++++ Given records ++++

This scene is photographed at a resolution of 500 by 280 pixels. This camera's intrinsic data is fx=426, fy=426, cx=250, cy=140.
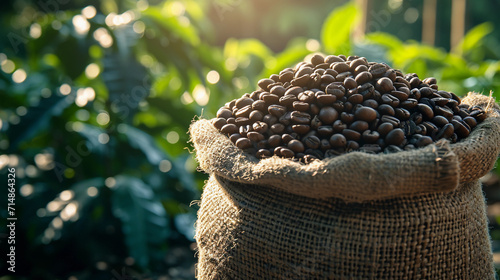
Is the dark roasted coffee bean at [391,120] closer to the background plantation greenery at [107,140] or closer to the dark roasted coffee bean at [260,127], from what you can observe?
the dark roasted coffee bean at [260,127]

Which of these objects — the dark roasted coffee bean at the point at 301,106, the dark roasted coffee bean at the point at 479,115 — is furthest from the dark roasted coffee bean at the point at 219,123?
the dark roasted coffee bean at the point at 479,115

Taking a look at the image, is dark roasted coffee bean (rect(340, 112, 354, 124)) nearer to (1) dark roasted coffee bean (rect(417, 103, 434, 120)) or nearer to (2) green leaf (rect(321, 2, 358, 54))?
(1) dark roasted coffee bean (rect(417, 103, 434, 120))

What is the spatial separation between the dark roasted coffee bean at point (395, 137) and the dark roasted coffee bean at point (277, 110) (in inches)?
10.3

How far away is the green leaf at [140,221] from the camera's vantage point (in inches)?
70.7

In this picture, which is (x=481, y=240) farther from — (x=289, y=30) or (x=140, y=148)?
(x=289, y=30)

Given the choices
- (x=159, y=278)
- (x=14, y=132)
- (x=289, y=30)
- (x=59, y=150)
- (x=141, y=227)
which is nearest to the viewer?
(x=141, y=227)

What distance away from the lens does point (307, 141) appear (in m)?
1.00

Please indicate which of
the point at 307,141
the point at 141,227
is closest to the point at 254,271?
the point at 307,141

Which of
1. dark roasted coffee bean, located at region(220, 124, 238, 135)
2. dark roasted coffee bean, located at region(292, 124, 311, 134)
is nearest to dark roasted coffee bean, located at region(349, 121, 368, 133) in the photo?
dark roasted coffee bean, located at region(292, 124, 311, 134)

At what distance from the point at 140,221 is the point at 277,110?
1.03 m

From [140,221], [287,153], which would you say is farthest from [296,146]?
[140,221]

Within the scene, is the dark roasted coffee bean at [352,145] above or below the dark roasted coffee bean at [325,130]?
below

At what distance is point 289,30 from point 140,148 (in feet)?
28.5

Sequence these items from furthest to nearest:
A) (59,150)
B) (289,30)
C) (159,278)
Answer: (289,30), (59,150), (159,278)
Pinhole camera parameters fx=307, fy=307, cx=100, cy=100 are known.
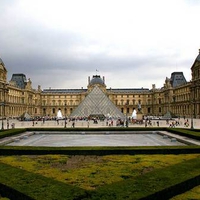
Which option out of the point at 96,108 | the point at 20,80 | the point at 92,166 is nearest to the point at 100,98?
the point at 96,108

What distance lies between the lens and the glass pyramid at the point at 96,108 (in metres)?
62.1

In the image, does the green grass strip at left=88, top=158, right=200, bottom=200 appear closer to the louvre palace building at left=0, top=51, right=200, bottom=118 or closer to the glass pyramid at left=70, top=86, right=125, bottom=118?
the louvre palace building at left=0, top=51, right=200, bottom=118

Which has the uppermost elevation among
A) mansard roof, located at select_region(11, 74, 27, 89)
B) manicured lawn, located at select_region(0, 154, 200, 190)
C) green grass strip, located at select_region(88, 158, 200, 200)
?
mansard roof, located at select_region(11, 74, 27, 89)

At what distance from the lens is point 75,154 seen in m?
14.8

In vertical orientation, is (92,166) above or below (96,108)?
below

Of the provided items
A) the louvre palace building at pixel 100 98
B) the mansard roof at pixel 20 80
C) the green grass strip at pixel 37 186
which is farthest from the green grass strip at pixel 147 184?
the mansard roof at pixel 20 80

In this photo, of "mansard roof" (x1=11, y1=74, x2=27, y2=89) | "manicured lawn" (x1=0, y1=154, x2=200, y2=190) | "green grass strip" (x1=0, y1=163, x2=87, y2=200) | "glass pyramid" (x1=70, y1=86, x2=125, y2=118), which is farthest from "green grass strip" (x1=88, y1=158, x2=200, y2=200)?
"mansard roof" (x1=11, y1=74, x2=27, y2=89)

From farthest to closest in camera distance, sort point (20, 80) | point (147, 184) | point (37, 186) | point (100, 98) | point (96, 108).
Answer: point (20, 80) < point (100, 98) < point (96, 108) < point (147, 184) < point (37, 186)

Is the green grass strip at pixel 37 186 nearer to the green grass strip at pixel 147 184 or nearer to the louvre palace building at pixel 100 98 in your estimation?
the green grass strip at pixel 147 184

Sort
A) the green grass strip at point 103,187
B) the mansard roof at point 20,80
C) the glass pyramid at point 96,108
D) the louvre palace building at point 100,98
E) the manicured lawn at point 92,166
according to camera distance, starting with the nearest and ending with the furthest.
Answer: the green grass strip at point 103,187, the manicured lawn at point 92,166, the glass pyramid at point 96,108, the louvre palace building at point 100,98, the mansard roof at point 20,80

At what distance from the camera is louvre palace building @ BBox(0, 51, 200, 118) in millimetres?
64875

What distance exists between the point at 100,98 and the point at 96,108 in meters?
3.02

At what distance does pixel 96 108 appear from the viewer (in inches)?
2530

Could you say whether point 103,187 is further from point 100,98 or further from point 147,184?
point 100,98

++++

Stated goal -> Copy all of the rows above word for word, leaving out the pictures.

Answer below ->
This scene is photographed at a resolution of 500 by 280 pixels. This camera's intrinsic data is fx=426, fy=426, cx=250, cy=140.
Is the dark roasted coffee bean at [391,120] closer to the background plantation greenery at [107,140] or closer to the dark roasted coffee bean at [260,127], from what you can observe?
the dark roasted coffee bean at [260,127]

Which of these objects — the dark roasted coffee bean at the point at 301,106, the dark roasted coffee bean at the point at 479,115 — is furthest from the dark roasted coffee bean at the point at 219,123?
the dark roasted coffee bean at the point at 479,115

Taking a look at the image, is dark roasted coffee bean (rect(340, 112, 354, 124)) nearer to (1) dark roasted coffee bean (rect(417, 103, 434, 120)) or nearer to (2) green leaf (rect(321, 2, 358, 54))?
(1) dark roasted coffee bean (rect(417, 103, 434, 120))

What is the spatial separation between the dark roasted coffee bean at point (395, 137) and the dark roasted coffee bean at point (277, 110) (in inches)?
10.3

How far away is the green leaf at [140,221] from the camera's vantage point (in inches)?
70.7

In this picture, which is (x=481, y=240) farther from — (x=289, y=30) or (x=140, y=148)?
(x=289, y=30)

Given the choices
- (x=159, y=278)
- (x=14, y=132)
- (x=289, y=30)
- (x=59, y=150)
- (x=141, y=227)
which is nearest to the viewer?
(x=141, y=227)

What distance away from the lens does point (307, 141) appear (in m)?
1.00

Please indicate which of
the point at 307,141
the point at 141,227
is closest to the point at 254,271?
the point at 307,141

Which of
1. dark roasted coffee bean, located at region(220, 124, 238, 135)
2. dark roasted coffee bean, located at region(292, 124, 311, 134)
is nearest to dark roasted coffee bean, located at region(349, 121, 368, 133) in the photo?
dark roasted coffee bean, located at region(292, 124, 311, 134)

At what distance from the point at 140,221 is the point at 277,110?
1.03 m

From [140,221], [287,153], which would you say is farthest from [296,146]?
[140,221]

Within the scene, is the dark roasted coffee bean at [352,145] above or below the dark roasted coffee bean at [325,130]?
below

At what distance is point 289,30 from point 140,148 (in feet)?
28.5

Sequence these items from furthest to nearest:
A) (59,150)
B) (289,30)
C) (159,278)
Answer: (289,30), (59,150), (159,278)
Pinhole camera parameters fx=307, fy=307, cx=100, cy=100 are known.
Which option out of the point at 96,108 | the point at 20,80 | the point at 92,166 is nearest to the point at 100,98?
the point at 96,108

What distance lies between the lens and the glass pyramid at the point at 96,108 (in metres)?
62.1

In the image, does the green grass strip at left=88, top=158, right=200, bottom=200 appear closer to the louvre palace building at left=0, top=51, right=200, bottom=118 or closer to the glass pyramid at left=70, top=86, right=125, bottom=118?
the louvre palace building at left=0, top=51, right=200, bottom=118

Which has the uppermost elevation among
A) mansard roof, located at select_region(11, 74, 27, 89)
B) manicured lawn, located at select_region(0, 154, 200, 190)
C) green grass strip, located at select_region(88, 158, 200, 200)
?
mansard roof, located at select_region(11, 74, 27, 89)

At what distance from the lens is point 75,154 seen in m?
14.8

In vertical orientation, is (92,166) above or below (96,108)?
below

Of the provided items
A) the louvre palace building at pixel 100 98
B) the mansard roof at pixel 20 80
C) the green grass strip at pixel 37 186
which is farthest from the green grass strip at pixel 147 184?
the mansard roof at pixel 20 80

In this photo, of "mansard roof" (x1=11, y1=74, x2=27, y2=89) | "manicured lawn" (x1=0, y1=154, x2=200, y2=190) | "green grass strip" (x1=0, y1=163, x2=87, y2=200) | "glass pyramid" (x1=70, y1=86, x2=125, y2=118), which is farthest from "green grass strip" (x1=88, y1=158, x2=200, y2=200)?
"mansard roof" (x1=11, y1=74, x2=27, y2=89)

From farthest to closest in camera distance, sort point (20, 80) | point (147, 184) | point (37, 186) | point (100, 98) | point (96, 108).
Answer: point (20, 80) < point (100, 98) < point (96, 108) < point (147, 184) < point (37, 186)

Is the green grass strip at pixel 37 186 nearer to the green grass strip at pixel 147 184 or nearer to the louvre palace building at pixel 100 98 in your estimation?
the green grass strip at pixel 147 184

Sort
A) the green grass strip at point 103,187
B) the mansard roof at point 20,80
C) the glass pyramid at point 96,108
D) the louvre palace building at point 100,98
E) the manicured lawn at point 92,166
according to camera distance, starting with the nearest and ending with the furthest.
Answer: the green grass strip at point 103,187, the manicured lawn at point 92,166, the glass pyramid at point 96,108, the louvre palace building at point 100,98, the mansard roof at point 20,80

At what distance from the camera is louvre palace building @ BBox(0, 51, 200, 118) in millimetres?
64875

What distance exists between the point at 100,98 and the point at 96,108 in meters?
3.02

At what distance does pixel 96 108 appear from the viewer (in inches)?
2530

Could you say whether point 103,187 is further from point 100,98 or further from point 147,184?
point 100,98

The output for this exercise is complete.